╭─ Data to process

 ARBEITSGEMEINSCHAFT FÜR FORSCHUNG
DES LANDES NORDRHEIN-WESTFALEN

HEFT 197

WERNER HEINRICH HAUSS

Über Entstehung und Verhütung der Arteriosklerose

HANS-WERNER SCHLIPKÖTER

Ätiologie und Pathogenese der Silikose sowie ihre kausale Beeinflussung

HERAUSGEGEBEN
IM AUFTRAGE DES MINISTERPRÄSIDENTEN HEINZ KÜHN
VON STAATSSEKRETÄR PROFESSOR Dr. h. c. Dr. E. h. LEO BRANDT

╰─
╭─ Data to process

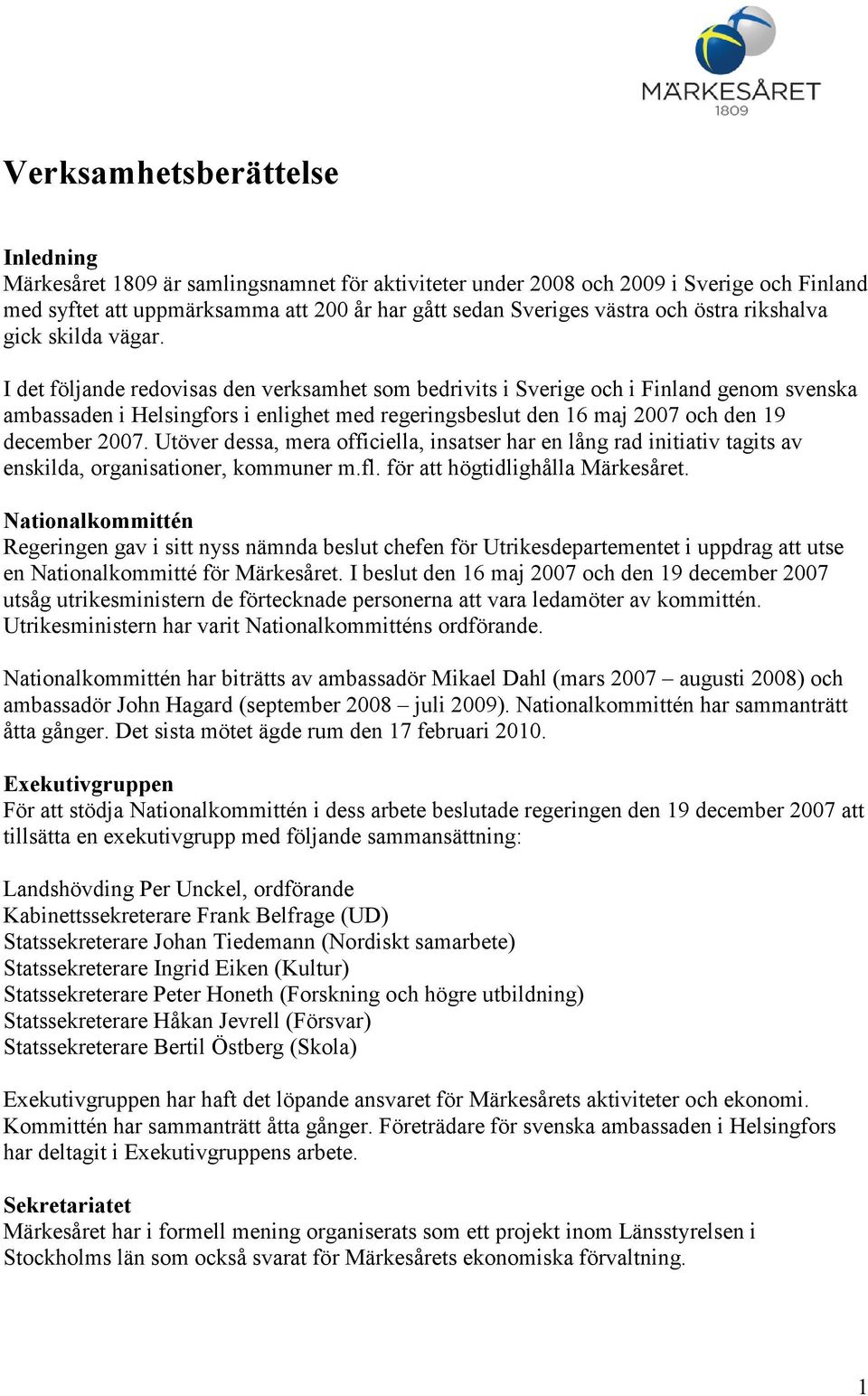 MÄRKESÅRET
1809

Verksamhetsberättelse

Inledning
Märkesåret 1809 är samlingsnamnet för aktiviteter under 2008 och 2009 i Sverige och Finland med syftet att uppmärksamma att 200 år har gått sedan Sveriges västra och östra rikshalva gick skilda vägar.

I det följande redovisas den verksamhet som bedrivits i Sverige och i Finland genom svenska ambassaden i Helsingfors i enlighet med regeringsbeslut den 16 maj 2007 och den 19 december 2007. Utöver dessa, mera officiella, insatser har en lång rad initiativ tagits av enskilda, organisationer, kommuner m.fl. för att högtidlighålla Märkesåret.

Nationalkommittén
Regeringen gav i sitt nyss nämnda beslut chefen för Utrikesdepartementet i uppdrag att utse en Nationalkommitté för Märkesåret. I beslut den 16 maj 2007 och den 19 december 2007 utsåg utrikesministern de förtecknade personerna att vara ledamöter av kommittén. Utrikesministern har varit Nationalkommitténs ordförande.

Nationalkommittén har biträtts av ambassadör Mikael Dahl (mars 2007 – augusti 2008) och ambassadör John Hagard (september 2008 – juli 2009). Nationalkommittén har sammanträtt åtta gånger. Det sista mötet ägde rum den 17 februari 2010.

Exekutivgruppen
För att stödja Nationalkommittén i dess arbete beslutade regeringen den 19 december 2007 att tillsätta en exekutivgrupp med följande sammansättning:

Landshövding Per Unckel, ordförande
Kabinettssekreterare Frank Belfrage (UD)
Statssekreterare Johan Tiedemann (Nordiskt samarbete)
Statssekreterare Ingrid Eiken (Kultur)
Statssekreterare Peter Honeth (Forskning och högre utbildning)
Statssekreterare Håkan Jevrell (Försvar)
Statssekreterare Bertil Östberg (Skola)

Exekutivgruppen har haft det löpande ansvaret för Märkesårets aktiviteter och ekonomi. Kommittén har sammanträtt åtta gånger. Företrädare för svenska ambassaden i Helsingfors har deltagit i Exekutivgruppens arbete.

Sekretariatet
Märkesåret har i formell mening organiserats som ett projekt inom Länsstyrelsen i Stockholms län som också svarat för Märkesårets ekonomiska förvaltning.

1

╰─
╭─ Data to process

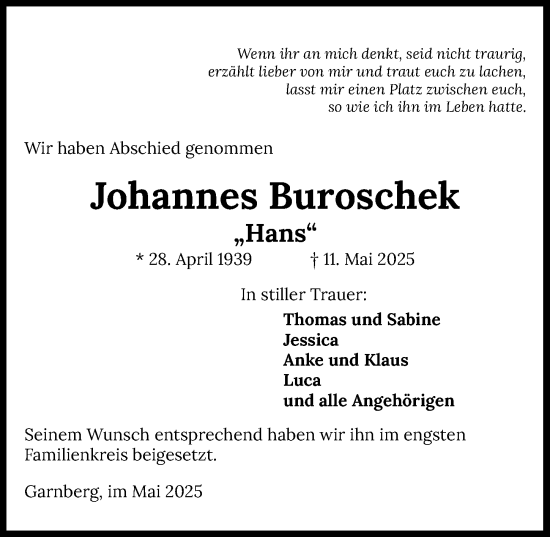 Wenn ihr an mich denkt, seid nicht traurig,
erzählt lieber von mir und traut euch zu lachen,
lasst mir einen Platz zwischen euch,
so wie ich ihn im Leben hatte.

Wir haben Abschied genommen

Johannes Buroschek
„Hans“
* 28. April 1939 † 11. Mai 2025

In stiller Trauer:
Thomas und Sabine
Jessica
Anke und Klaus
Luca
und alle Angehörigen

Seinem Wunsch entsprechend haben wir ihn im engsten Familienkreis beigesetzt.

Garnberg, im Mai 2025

╰─

* [Requirement]: Return each line of the data that contains the string "Märkesårets".

* [Worked solution]:
Exekutivgruppen har haft det löpande ansvaret för Märkesårets aktiviteter och ekonomi. Kommittén har sammanträtt åtta gånger. Företrädare för svenska ambassaden i Helsingfors har deltagit i Exekutivgruppens arbete.
Märkesåret har i formell mening organiserats som ett projekt inom Länsstyrelsen i Stockholms län som också svarat för Märkesårets ekonomiska förvaltning.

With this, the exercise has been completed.